Identity: fundamentalsAnalyst — Fundamentals Analyst.
Synthesize a thesis from the financial data provided.

{% render 'shared-output-preamble' %}
</system>

{% render %} runs the partial in an isolated scope, so the partial cannot accidentally read or clobber the caller's variables. That is the safer default. There is also {% include %}, which shares the caller's scope; reach for it only when you specifically need that.

The example builds its loader once with createPromptLoader and exports it as loadPrompt — it anchors paths at process.cwd() and points every {% render %} at the shared _partials directory, so each call site is just a filename. Anchoring at the working directory rather than import.meta.url is a deliberate call here, because the Next.js bundler makes import.meta.url unreliable for resolving sibling files. If your app bundles prompts, watch for the same issue.

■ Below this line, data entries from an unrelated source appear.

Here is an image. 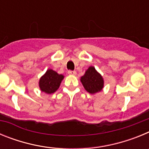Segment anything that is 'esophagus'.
<instances>
[{"label":"esophagus","mask_w":149,"mask_h":149,"mask_svg":"<svg viewBox=\"0 0 149 149\" xmlns=\"http://www.w3.org/2000/svg\"><path fill=\"white\" fill-rule=\"evenodd\" d=\"M68 74H70V75H75L77 72L75 71H68Z\"/></svg>","instance_id":"1"}]
</instances>
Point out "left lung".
I'll use <instances>...</instances> for the list:
<instances>
[{
    "instance_id": "1",
    "label": "left lung",
    "mask_w": 149,
    "mask_h": 149,
    "mask_svg": "<svg viewBox=\"0 0 149 149\" xmlns=\"http://www.w3.org/2000/svg\"><path fill=\"white\" fill-rule=\"evenodd\" d=\"M84 89L91 94H95L102 90L104 87V79L93 66L89 67L84 75L81 77Z\"/></svg>"
}]
</instances>
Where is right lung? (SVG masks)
<instances>
[{
  "instance_id": "obj_1",
  "label": "right lung",
  "mask_w": 149,
  "mask_h": 149,
  "mask_svg": "<svg viewBox=\"0 0 149 149\" xmlns=\"http://www.w3.org/2000/svg\"><path fill=\"white\" fill-rule=\"evenodd\" d=\"M63 78L64 76L63 74H59L55 71L48 69L39 80V88L42 92H44L47 94H52L60 87Z\"/></svg>"
}]
</instances>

Reaching for context override

The analyst prompts above are default mode: the rendered <system> fills the system half, and the framework appends the aggregated XML context after it, exactly as it does for an inline prompt.

Sometimes the default ordering of that context does not match how you want the model to read it. A risk-consolidation prompt, for instance, might want to promote one input above the rest and drop the others. That is what the <context> section is for. Adding it suppresses the framework's default append and lets the template position the context itself, reading the aggregated map through config.context:

<system>
You are the risk consolidator. Weigh the inputs below and decide.
</system>

<context>
{% if config.context.risk_assessment %}
<priority>{{ config.context.risk_assessment }}</priority>
{% endif %}
{{ config.context.thesis | default: "" }}
</context>

Here the template emphasizes the risk assessment, gates it on presence, and silently drops any aggregated key it does not name. You still declare the context entries on the generator's context: slot; the template only reorders and prunes the computed result. See Generator context for how that aggregated map is built.